À la fin, nous avons récité une petite prière de remerciement. Puis m’approchant de lui, je lui ai dit: «Sainteté, vous êtes-vous aperçu qu’il s’est passé quelque chose de très important durant cette demi-heure?». «Que s’est-il passé?». «Quelque chose de très important», ai-je dit en souriant. Et il a repris: «Qu’est-il arrivé?». «Bien que vous soyez Pape, j’ai été le premier célébrant dans la messe que nous venons de dire. C’est donc moi qui ai été pendant une demi-heure le chef de l’Église!». Il a applaudi en disant: «Bien, bien!» et il a éclaté de rire…
Il y a encore beaucoup d’épisodes qui décrivent l’humanité infinie de cet homme.
Quand j’ai eu mon premier infarctus, le cardinal Wojtyla m’a cherché d’abord dans mon bureau puis, informé de mon état, il est venu chez moi. Ma cousine, qui s’occupait de moi, lui a ouvert la porte et lui a dit qu’il ne pouvait me rendre visite parce que les médecins l’avaient interdit. Il a insisté: «Laissez-moi entrer, laissez-moi entrer…». Ma cousine est donc venue m’avertir que le cardinal était à la porte et je lui ai dit de le faire entrer. Il s’est assis à côté de mon lit, comme un frère, et m’a parlé de choses diverses (comme lorsqu’il venait chez moi, à la Congrégation pour l’Éducation catholique pour voir les livres qui l’intéressaient), et il est resté là à me tenir compagnie, en toute simplicité, pendant une heure. Après qu’il m’a eu ordonné évêque en 1988, il lui est souvent arrivé de rencontrer ma cousine et, à chaque fois, il lui disait: «Ah, mais c’est vous, Madame, qui ne vouliez pas me laisser entrer chez vous?».

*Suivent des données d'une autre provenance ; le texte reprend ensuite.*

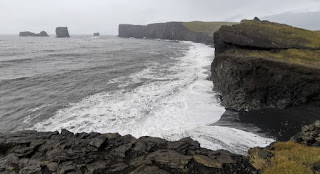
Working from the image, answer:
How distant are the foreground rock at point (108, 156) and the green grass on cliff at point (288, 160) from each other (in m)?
0.66

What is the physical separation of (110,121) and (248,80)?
15.3 meters

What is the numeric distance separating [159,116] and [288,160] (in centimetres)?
1318

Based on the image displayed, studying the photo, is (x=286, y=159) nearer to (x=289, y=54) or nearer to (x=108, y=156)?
(x=108, y=156)

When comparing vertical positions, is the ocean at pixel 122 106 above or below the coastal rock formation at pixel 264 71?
below

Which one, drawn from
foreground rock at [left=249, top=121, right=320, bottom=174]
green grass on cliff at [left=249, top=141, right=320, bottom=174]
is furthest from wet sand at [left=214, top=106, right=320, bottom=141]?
green grass on cliff at [left=249, top=141, right=320, bottom=174]

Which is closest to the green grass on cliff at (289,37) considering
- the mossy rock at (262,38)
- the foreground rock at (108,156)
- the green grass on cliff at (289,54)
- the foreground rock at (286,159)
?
the mossy rock at (262,38)

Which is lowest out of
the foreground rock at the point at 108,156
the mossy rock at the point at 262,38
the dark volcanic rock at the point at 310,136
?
the foreground rock at the point at 108,156

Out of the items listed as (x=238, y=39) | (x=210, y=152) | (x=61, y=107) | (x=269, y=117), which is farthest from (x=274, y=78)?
(x=61, y=107)

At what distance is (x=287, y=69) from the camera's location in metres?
25.1

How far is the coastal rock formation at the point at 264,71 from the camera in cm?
2478

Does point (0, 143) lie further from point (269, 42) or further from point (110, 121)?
point (269, 42)

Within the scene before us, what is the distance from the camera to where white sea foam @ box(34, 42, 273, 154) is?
19219mm

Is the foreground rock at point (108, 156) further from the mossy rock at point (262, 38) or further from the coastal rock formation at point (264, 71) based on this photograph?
the mossy rock at point (262, 38)

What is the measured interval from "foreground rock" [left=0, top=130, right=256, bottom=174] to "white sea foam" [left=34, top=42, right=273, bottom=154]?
161 inches
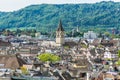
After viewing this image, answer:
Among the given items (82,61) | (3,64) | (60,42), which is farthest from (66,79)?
(60,42)

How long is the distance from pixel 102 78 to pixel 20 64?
10766mm

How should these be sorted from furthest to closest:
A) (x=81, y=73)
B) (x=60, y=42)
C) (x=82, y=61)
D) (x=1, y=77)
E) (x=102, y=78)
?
(x=60, y=42) < (x=82, y=61) < (x=81, y=73) < (x=102, y=78) < (x=1, y=77)

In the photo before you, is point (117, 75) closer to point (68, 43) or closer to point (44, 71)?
point (44, 71)

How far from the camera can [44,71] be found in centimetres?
4266

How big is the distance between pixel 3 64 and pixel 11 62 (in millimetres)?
942

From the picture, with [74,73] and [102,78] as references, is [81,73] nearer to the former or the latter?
[74,73]

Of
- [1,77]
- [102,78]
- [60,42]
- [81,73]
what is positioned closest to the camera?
[1,77]

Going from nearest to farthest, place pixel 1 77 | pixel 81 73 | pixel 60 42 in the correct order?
pixel 1 77
pixel 81 73
pixel 60 42

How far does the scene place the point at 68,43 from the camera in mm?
139250

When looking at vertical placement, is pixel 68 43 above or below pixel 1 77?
below

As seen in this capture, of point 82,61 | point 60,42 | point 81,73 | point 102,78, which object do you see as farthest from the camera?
point 60,42

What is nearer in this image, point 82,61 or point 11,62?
point 11,62

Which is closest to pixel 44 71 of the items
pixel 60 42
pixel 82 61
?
pixel 82 61

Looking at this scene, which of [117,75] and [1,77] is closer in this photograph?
[1,77]
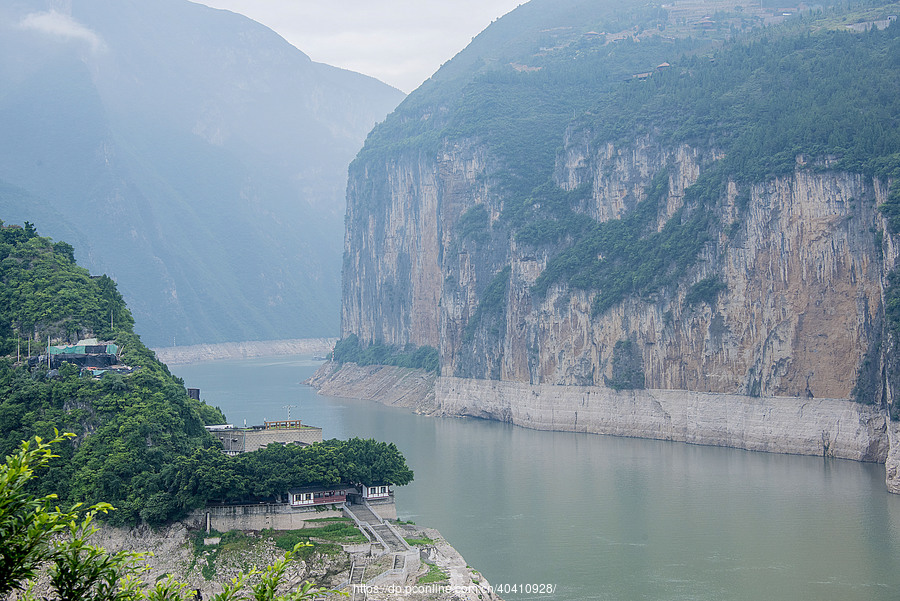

Une fois, j’étais aux États-Unis, à Chicago, chez un cardinal qui m’invitait souvent. Celui-ci m’a dit que le lendemain devaient arriver trois évêques polonais qui venaient rendre visite à leurs concitoyens résidant dans la ville. Parmi les trois évêques il y avait Wojtyla, qui a été surpris et content de me trouver là. Il m’a demandé de faire avec lui un tour en ville et nous sommes allés nous promener, de nouveau comme deux frères.
Quand je le voyais malade, toutes ces expériences me revenaient à l’esprit, et j’avais vraiment de la peine pour lui.
Je crois que c’est cette humanité – la façon dont il savait accueillir les gens, dire à tous une bonne parole – qui l’a fait aimer de tous, qui l’a rendu aimable à tous et à cette foule immense qui l’a salué jusqu’au dernier moment.